On Thursday, the system presented a plan that relies heavily on cuts to employee health benefits, central office staffing and funding for building maintenance.
"This is just a plan, and there are lots of options," said board member Linda Mosley.
Board members said all the cuts could be scaled back if teachers would agree to pay more for their health insurance. The current budget proposal calls for employees' premiums for dependent coverage to be increased to $200 per month.
Single employees, however, will continue to pay $25 a month, or 5 percent of the monthly premium.
"Single-person premiums could be doubled without causing too much heartburn," said board member Mike Evatt. "It would be nice if we could make the increase more equitable for everyone."
The Hamilton County Education Association, the teachers union, has blocked efforts to increase premiums in the past. Dependent insurance premiums aren't governed by the union-negotiated contract.
"That's just sinful," said board member Rhonda Thurman. "In the real world, a lot of people have had their benefits cut and their premiums doubled."
The system must present its budget to the Hamilton County Commission by the second week in May. That provides little time to negotiate with the union, which would have to agree to the terms and hold a vote on the insurance increase before the budget is complete.
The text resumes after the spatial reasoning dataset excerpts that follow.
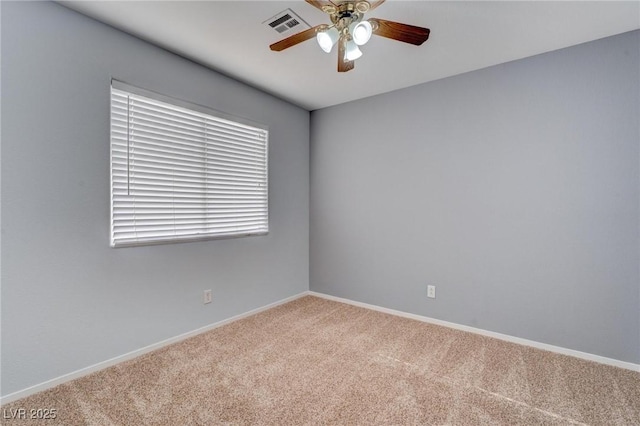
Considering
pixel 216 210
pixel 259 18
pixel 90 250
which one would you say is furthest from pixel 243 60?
pixel 90 250

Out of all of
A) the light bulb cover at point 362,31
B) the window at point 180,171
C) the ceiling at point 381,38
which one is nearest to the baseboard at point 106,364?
the window at point 180,171

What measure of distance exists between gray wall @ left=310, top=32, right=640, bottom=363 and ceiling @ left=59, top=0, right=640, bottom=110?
0.91 ft

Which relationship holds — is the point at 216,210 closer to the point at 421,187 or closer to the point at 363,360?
the point at 363,360

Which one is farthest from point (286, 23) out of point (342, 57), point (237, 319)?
point (237, 319)

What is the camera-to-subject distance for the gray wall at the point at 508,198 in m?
2.21

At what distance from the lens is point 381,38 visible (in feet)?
7.38

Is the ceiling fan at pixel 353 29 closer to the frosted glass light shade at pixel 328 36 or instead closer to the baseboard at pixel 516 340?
the frosted glass light shade at pixel 328 36

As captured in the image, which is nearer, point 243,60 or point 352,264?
point 243,60

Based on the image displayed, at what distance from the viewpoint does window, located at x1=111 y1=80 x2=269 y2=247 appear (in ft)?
7.27

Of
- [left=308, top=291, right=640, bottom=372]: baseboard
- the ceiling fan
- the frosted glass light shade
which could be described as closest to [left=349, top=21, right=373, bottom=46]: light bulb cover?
the ceiling fan

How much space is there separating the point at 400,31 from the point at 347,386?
222cm

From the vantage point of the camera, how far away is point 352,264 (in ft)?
11.9

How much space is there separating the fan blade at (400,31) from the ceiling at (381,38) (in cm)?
33

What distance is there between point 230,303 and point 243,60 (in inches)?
91.8
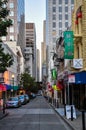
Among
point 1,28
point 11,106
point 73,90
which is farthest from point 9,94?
point 1,28

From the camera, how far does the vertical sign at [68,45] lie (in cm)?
3916

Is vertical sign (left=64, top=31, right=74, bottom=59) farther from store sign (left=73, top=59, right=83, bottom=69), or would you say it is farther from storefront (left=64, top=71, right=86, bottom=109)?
storefront (left=64, top=71, right=86, bottom=109)

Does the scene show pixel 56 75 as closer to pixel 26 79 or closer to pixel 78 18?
pixel 26 79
"I'm not very hopeful at all that it could happen," Mosley said. "There's just not enough time."
So board members will move forward with cuts that could include eliminating health insurance for roughly 50 contract bus drivers, eliminating some teaching jobs, holding off on textbook purchases and stopping plans to create an ROTC program at Sequoyah High School.
The schools are facing a long list of cost increases, including nearly $1.3 million more in special education requests and $4.6 million in health insurance costs.
Superintendent Jim Scales said the system could make most of the staff reductions by not filling vacancies and by moving staff between schools.
The school board will meet again at 5 p.m. Thursday April 21 to further discuss the budget.